Examination of epidemiological indicators

This chapter examines epidemiological indicators in the policy.

As mentioned above, while existing policies - based on epidemiological indicators - are less precise in their estimates of prevalence, these indicators could be improved. In this regard, a comparison with Eva is made for the inferred epidemiological indicators: specifically, a country is classified as high risk - prevalence >0.5% - or low risk - prevalence <0.5%. -We assessed the extent to which these epidemiological indicators could be used to classify countries into two categories: this classification is synonymous with the selection of countries to be graylisted or blacklisted. We computed labels for each time point, and then investigated the predictive accuracy of the 14-day time series for the number of patients, deaths, test rates, and positive test rates per capita, trained using a gradient boosted machine on different subsets of covariates (see below).

Here, the model that does not use data has an area under the receiver operating characteristic curve - AUC - of 0.5; and this suggests that models 1-4 do not capture information on prevalence in asymptomatic travelers, because the AUC is close to 0.5. implications. In addition, model 5 with country-level fixed effects showed improved estimation accuracy - these fixed effects are country-specific idiosyncrasies not observed in the epidemiological data - testing strategies, social distancing, and other non-pharmacological interventions -are modeled. Therefore, the results suggest that unobserved factors may be important for the classification of high and low risk.

Evaluation of gray list registration

In this chapter, we describe the extent to which infection can be prevented by registration on the gray list.

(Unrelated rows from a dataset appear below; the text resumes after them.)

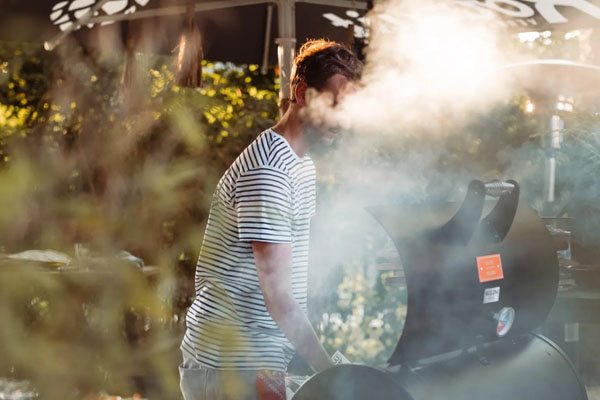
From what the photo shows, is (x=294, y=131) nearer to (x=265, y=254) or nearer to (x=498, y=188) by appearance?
(x=265, y=254)

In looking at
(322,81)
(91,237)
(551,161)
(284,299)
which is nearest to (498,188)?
(322,81)

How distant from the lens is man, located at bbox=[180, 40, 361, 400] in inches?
72.0

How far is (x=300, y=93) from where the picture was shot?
6.46 feet

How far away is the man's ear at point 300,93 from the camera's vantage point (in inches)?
76.9

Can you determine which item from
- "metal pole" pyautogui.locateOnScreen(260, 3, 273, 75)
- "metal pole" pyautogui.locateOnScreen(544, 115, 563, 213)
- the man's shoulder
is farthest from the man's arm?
"metal pole" pyautogui.locateOnScreen(260, 3, 273, 75)

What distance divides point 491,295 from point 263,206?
73 cm

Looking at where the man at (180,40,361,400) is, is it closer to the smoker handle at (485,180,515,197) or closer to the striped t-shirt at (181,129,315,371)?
the striped t-shirt at (181,129,315,371)

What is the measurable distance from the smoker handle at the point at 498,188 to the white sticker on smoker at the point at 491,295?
0.28m

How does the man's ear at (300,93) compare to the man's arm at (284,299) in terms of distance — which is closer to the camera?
the man's arm at (284,299)

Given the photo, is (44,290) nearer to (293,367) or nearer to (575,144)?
(293,367)

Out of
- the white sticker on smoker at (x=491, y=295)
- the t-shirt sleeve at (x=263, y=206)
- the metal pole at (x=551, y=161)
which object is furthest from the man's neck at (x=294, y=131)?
the metal pole at (x=551, y=161)

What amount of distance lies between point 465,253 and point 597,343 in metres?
3.49

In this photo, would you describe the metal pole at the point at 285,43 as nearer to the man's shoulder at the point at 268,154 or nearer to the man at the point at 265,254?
the man at the point at 265,254

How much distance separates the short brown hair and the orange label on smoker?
66 centimetres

The proposed Eva model to measure COVID-19 prevalence was used to detect high-risk areas and to adjust travel protocols by graylisting affected countries. 6.7% (±1.2%) of infected individuals were prevented from entering the country by Eva graylisting, the authors report. The Eva gray list prevented 6.7% (±1.2%) of infected individuals from entering the country, the authors reported.

consideration

In this study, we aim to develop a system that can identify asymptomatic infected patients in COVID-19 with higher accuracy by utilizing reinforcement learning (RL).

To control the SARS-CoV-2 pandemic, many countries have restricted non-essential travel. However, it has been pointed out that the indicators in the introduced entry restriction protocols are incomplete, with issues such as under-reporting, bias toward symptomatic populations, and delayed reporting. To address these issues, we have developed a traveler-informed, reinforcement learning-based system, Eva, to derive optimal prevention protocols for asymptomatic patients. Eva will use reinforcement learning to limit the influx of asymptomatic SARS-CoV-2 infected patients and estimate COVID-19 prevalence in real-time. Evaluation results show that the system achieves higher prediction accuracy than existing methods, including improved surveillance currently in place and epidemiological indicators utilized in the protocol. Such a system is expected to be effective in identifying asymptomatic infected individuals and providing real-time information for decision-making in policymaking.

One of the challenges in this research is the large learning cost. In general, the learning cost of RL is much larger than that of other methods, in terms of the amount of data and the learning time, and especially in the case of national-level data analysis such as this study, it is necessary to collect and process a large amount of data; therefore, if the model is redesigned every time it is modified, the operational cost is likely to increase. In Eva, type extraction, estimation, and test assignment are designed in a modular manner, and each type can be recombined to achieve higher performance.